Had another of these bulbs fail.  This one was installed in 09/09/2024 and lasted until 02/10/2025.  Not quite a record and still pretty dismal.

 

I’ve since switched to Amazon Basics dimmable bulbs and haven’t had any failures but it’s only been around 3 months.  They’re also around half the price though.

Migrating from MediaWiki to Bookstack.

By   April 21, 2024

My long relationship with MediaWiki is over.  It’s been over for a while if I’m honest.

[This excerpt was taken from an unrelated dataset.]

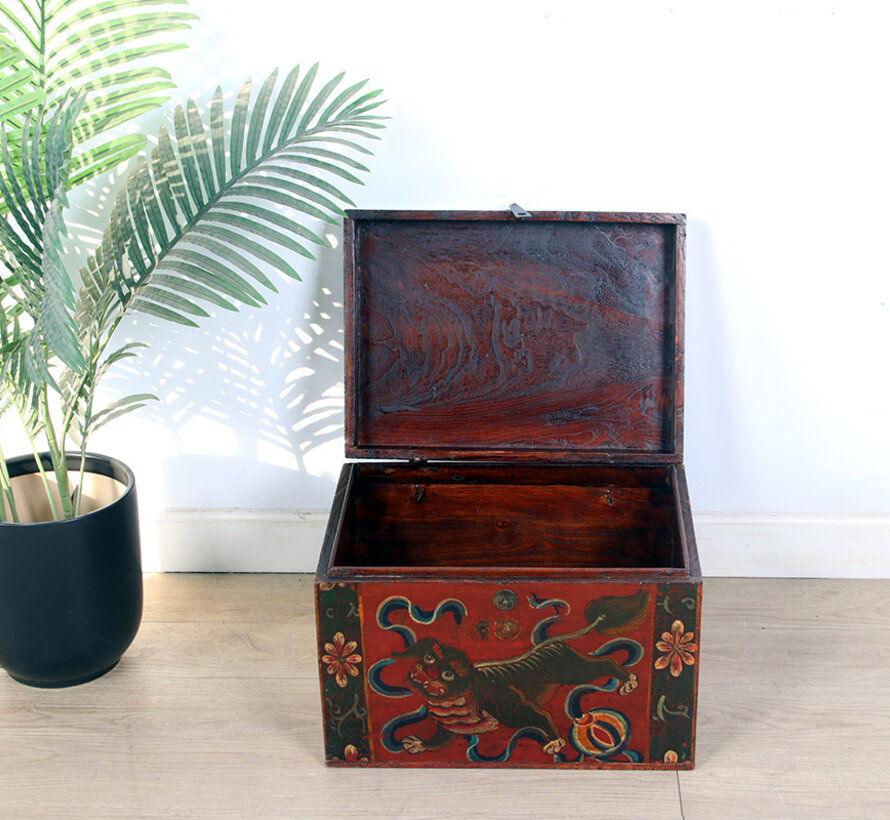 Antique wooden chest with beautiful hand-painted motif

Anyway, there’s no trivial way to import MediaWiki data into Bookstack but here’s what I did:

  1. First I installed Bookstack.
  2. Then export MediaWiki data to xml:

    php maintenance/dumpBackup.php –current –include-files > /tmp/all_pages.xml

  3. Clone https://github.com/outofcontrol/mediawiki-to-gfm

    ./convert.php –filename=/tmp/all_pages.xml –output=/path/to/converted/files

  4. Find where your images went:

    php maintenance/dumpUploads.php

  5. Clone

    https://github.com/Yetangitu/bs

  6. Go to your bookstack implementation and get an API key.
  7. Follow the instructions for ‘bs’ to configure it with your API key.
  8. use ‘bs’ to create books/chapters/pages using the data from step 3.
  9. Upload the images from step 4.
  10. A bunch of manual cleanup and reorganizing.

 

This is not for the faint of heart but it’s also not difficult.  Just a bit tedious.